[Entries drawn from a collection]
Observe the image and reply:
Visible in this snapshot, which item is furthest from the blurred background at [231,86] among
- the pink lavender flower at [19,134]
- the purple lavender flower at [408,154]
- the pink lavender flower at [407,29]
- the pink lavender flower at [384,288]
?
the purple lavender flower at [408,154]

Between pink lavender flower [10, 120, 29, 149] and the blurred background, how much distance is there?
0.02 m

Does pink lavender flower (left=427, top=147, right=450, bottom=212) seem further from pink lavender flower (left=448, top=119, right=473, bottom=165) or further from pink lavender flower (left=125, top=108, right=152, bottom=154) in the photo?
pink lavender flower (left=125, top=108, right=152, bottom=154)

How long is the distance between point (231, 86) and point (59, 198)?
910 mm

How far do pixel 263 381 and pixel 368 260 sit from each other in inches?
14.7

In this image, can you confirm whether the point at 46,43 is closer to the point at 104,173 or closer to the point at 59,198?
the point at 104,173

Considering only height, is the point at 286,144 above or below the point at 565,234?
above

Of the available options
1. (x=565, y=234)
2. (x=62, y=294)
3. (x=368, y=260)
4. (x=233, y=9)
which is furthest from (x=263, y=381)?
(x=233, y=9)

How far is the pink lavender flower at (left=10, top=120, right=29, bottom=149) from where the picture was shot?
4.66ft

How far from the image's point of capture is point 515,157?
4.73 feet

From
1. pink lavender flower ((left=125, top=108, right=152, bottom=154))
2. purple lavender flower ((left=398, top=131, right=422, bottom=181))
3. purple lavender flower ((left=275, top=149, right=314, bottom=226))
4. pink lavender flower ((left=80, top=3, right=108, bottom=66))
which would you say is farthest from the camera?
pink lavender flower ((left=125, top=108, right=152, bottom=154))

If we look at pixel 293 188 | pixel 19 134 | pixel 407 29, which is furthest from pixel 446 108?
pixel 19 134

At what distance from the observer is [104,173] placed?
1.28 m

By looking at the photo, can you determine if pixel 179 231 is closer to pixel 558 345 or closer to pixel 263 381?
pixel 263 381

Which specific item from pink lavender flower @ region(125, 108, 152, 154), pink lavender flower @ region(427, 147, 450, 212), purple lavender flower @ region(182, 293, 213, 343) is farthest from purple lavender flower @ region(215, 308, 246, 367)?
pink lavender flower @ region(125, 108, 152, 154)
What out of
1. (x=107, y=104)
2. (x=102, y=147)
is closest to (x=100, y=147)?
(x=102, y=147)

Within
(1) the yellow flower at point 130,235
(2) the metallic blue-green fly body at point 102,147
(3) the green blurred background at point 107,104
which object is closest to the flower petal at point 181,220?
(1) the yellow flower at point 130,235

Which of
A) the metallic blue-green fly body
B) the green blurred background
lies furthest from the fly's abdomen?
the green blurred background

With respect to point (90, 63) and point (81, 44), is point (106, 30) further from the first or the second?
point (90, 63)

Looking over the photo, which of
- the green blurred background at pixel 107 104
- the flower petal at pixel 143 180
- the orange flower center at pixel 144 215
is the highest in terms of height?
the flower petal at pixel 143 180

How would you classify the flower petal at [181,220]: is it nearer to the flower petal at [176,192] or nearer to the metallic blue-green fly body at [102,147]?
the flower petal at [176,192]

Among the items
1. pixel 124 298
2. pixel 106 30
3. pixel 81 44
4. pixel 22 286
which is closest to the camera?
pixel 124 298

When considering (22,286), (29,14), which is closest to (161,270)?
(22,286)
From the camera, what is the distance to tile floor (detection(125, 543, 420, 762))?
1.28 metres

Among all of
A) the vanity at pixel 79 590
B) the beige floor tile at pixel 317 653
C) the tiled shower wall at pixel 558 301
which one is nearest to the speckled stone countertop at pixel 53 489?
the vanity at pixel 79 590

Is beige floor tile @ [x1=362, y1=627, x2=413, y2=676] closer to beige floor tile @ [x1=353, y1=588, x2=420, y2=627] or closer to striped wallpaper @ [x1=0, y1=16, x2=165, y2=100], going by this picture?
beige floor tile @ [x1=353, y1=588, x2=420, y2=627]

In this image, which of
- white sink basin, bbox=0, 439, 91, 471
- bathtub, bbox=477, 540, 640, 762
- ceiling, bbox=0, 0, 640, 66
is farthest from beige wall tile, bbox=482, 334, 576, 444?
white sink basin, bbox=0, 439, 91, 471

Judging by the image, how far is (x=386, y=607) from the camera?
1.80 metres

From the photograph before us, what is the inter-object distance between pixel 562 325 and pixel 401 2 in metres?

- TASK -
Reproduce all of the records above word for word, leaving every line unchanged.

- REPLY TO THE TASK -
Observe the image and reply:
Visible in this snapshot, which item is furthest from the blurred background at [231,86] among
- the pink lavender flower at [19,134]
- the purple lavender flower at [408,154]
- the pink lavender flower at [407,29]
- the pink lavender flower at [384,288]
?
the purple lavender flower at [408,154]

Between pink lavender flower [10, 120, 29, 149] and the blurred background, how much distance is there?
0.02 m

Does pink lavender flower (left=427, top=147, right=450, bottom=212) seem further from pink lavender flower (left=448, top=119, right=473, bottom=165) or further from pink lavender flower (left=125, top=108, right=152, bottom=154) in the photo?
pink lavender flower (left=125, top=108, right=152, bottom=154)

How long is the distance between point (231, 86) and point (59, 198)?
910 mm

How far do pixel 263 381 and pixel 368 260 sit from each other in inches?
14.7

In this image, can you confirm whether the point at 46,43 is closer to the point at 104,173 or closer to the point at 59,198?
the point at 104,173

Considering only height, is the point at 286,144 above or below the point at 565,234?
above

Of the available options
1. (x=565, y=234)
2. (x=62, y=294)
3. (x=368, y=260)
4. (x=233, y=9)
which is furthest from (x=263, y=381)?
(x=233, y=9)

How far is the pink lavender flower at (left=10, top=120, right=29, bottom=149) from where the picture was shot?
4.66ft

How far from the image's point of capture is point 515,157?
4.73 feet

From
1. pink lavender flower ((left=125, top=108, right=152, bottom=154))
2. purple lavender flower ((left=398, top=131, right=422, bottom=181))
3. purple lavender flower ((left=275, top=149, right=314, bottom=226))
4. pink lavender flower ((left=80, top=3, right=108, bottom=66))
which would you say is farthest from the camera?
pink lavender flower ((left=125, top=108, right=152, bottom=154))

If we look at pixel 293 188 | pixel 19 134 | pixel 407 29, which is furthest from pixel 446 108?
pixel 19 134

At what distance from the observer is [104,173] placed?
1.28 m

By looking at the photo, can you determine if pixel 179 231 is closer to pixel 558 345 or closer to pixel 263 381?
pixel 263 381

Which specific item from pink lavender flower @ region(125, 108, 152, 154), pink lavender flower @ region(427, 147, 450, 212), purple lavender flower @ region(182, 293, 213, 343) is farthest from purple lavender flower @ region(215, 308, 246, 367)?
pink lavender flower @ region(125, 108, 152, 154)
What out of
1. (x=107, y=104)
2. (x=102, y=147)
is closest to (x=100, y=147)?
(x=102, y=147)

Within
(1) the yellow flower at point 130,235
(2) the metallic blue-green fly body at point 102,147
(3) the green blurred background at point 107,104
which object is closest to the flower petal at point 181,220?
(1) the yellow flower at point 130,235

Which of
A) the metallic blue-green fly body
B) the green blurred background
lies furthest from the fly's abdomen?
the green blurred background

With respect to point (90, 63) and point (81, 44), is point (106, 30) further from the first or the second?
point (90, 63)

Looking over the photo, which of
- the green blurred background at pixel 107 104
- the flower petal at pixel 143 180
- the orange flower center at pixel 144 215
is the highest in terms of height?
the flower petal at pixel 143 180

How would you classify the flower petal at [181,220]: is it nearer to the flower petal at [176,192] or nearer to the metallic blue-green fly body at [102,147]?
the flower petal at [176,192]

Among the items
1. pixel 124 298
2. pixel 106 30
3. pixel 81 44
4. pixel 22 286
which is closest to the camera?
pixel 124 298

When considering (22,286), (29,14), which is closest to (161,270)?
(22,286)
From the camera, what is the distance to tile floor (detection(125, 543, 420, 762))?
1.28 metres

Among all of
A) the vanity at pixel 79 590
B) the beige floor tile at pixel 317 653
C) the tiled shower wall at pixel 558 301
which one is nearest to the speckled stone countertop at pixel 53 489?
the vanity at pixel 79 590

Is beige floor tile @ [x1=362, y1=627, x2=413, y2=676] closer to beige floor tile @ [x1=353, y1=588, x2=420, y2=627] or closer to striped wallpaper @ [x1=0, y1=16, x2=165, y2=100], going by this picture?
beige floor tile @ [x1=353, y1=588, x2=420, y2=627]

In this image, which of
- white sink basin, bbox=0, 439, 91, 471
- bathtub, bbox=477, 540, 640, 762
- ceiling, bbox=0, 0, 640, 66
is farthest from beige wall tile, bbox=482, 334, 576, 444?
white sink basin, bbox=0, 439, 91, 471

Judging by the image, how far is (x=386, y=607) from the camera?
1.80 metres

From the photograph before us, what is the inter-object distance between pixel 562 325 and pixel 401 2 in metres?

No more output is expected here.